───── Provided passage ─────
# Final Project Machine Learning Course


## Movie Genre Classification
Dataset link: [Genre Classification Dataset - IMDb](https://www.kaggle.com/datasets/hijest/genre-classification-dataset-imdb/data)





### We are tasked to classify genre to movie base on the description.






In [1]:
import pandas as pd

#read the data using pandas

train_path = 'Genre Classification Dataset/train_data.txt'
train_data = pd.read_csv(train_path, delimiter=':::', engine='python', names=['ID', 'Title', 'Genre', 'Description'])

test_path = 'Genre Classification Dataset/test_data_solution.txt'
test_data = pd.read_csv(test_path, delimiter=':::', engine='python', names=['ID', 'Title', 'Genre', 'Description'])




## Load dataset
### Overview:

The dataset is sourced from IMDb (Internet Movie Database),
a comprehensive online database containing information about films, TV shows, videos, games, and streaming content.
───── Extracted entries ─────
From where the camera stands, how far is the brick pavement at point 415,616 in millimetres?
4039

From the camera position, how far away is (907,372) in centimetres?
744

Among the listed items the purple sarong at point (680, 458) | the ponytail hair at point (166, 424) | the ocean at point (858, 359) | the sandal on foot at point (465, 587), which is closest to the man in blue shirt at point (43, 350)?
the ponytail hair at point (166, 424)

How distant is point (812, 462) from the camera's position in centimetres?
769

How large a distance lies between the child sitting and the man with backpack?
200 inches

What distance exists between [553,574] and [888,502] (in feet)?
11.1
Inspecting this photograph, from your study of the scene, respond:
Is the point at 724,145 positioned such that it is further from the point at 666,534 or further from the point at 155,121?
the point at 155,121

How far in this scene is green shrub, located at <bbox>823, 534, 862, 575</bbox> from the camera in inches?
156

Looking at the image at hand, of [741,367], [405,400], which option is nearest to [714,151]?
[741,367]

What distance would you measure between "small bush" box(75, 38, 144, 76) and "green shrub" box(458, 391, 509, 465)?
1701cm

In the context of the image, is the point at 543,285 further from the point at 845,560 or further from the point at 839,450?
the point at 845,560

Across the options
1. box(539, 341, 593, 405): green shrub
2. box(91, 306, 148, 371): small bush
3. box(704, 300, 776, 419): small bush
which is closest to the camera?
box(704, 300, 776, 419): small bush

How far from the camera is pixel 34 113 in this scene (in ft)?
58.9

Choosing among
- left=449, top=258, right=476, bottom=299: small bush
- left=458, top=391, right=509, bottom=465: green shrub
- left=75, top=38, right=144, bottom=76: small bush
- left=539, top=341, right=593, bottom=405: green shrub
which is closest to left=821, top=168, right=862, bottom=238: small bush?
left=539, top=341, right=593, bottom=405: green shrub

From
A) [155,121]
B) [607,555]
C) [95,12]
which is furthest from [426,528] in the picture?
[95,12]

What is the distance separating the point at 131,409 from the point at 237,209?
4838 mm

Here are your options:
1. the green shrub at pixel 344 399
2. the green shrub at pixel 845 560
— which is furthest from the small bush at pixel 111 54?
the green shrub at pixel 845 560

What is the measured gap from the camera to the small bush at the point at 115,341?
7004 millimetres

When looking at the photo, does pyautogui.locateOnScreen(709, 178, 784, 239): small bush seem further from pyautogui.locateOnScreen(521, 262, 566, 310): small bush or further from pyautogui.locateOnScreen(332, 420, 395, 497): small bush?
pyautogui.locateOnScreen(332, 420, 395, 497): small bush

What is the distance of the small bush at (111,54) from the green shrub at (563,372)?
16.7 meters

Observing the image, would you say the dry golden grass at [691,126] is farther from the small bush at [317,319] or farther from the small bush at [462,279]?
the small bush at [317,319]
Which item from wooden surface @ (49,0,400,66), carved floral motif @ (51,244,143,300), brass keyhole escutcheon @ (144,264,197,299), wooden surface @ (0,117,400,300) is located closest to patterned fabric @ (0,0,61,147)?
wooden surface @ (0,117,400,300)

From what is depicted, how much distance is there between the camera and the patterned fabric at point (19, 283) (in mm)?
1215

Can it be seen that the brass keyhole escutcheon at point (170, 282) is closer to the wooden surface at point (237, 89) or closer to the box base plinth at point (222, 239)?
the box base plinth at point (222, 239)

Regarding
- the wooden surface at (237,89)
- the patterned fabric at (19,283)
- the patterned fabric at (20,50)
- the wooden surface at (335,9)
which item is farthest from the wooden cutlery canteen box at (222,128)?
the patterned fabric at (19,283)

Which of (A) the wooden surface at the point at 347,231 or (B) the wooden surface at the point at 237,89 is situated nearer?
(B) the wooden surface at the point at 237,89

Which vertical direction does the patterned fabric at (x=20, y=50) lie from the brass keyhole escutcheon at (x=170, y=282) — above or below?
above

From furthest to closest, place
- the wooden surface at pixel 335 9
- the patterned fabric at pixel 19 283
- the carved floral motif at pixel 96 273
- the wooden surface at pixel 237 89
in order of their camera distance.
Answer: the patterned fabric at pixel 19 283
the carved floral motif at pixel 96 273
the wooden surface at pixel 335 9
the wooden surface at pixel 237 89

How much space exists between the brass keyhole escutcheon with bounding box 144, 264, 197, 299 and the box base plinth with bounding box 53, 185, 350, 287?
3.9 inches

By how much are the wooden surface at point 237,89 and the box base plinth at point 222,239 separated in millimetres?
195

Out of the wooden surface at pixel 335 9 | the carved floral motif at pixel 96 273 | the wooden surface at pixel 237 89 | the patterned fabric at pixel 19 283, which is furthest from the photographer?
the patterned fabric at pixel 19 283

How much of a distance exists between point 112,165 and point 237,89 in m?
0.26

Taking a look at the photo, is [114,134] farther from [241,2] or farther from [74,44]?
─────
• [What the task requires]
Retype everything in the movie genre classification notebook from "train_path = 'Genre" down to "and streaming content.". The items have no connection to the movie genre classification notebook.

• [Solved exercise]
train_path = 'Genre Classification Dataset/train_data.txt'
train_data = pd.read_csv(train_path, delimiter=':::', engine='python', names=['ID', 'Title', 'Genre', 'Description'])

test_path = 'Genre Classification Dataset/test_data_solution.txt'
test_data = pd.read_csv(test_path, delimiter=':::', engine='python', names=['ID', 'Title', 'Genre', 'Description'])




## Load dataset
### Overview:

The dataset is sourced from IMDb (Internet Movie Database),
a comprehensive online database containing information about films, TV shows, videos, games, and streaming content.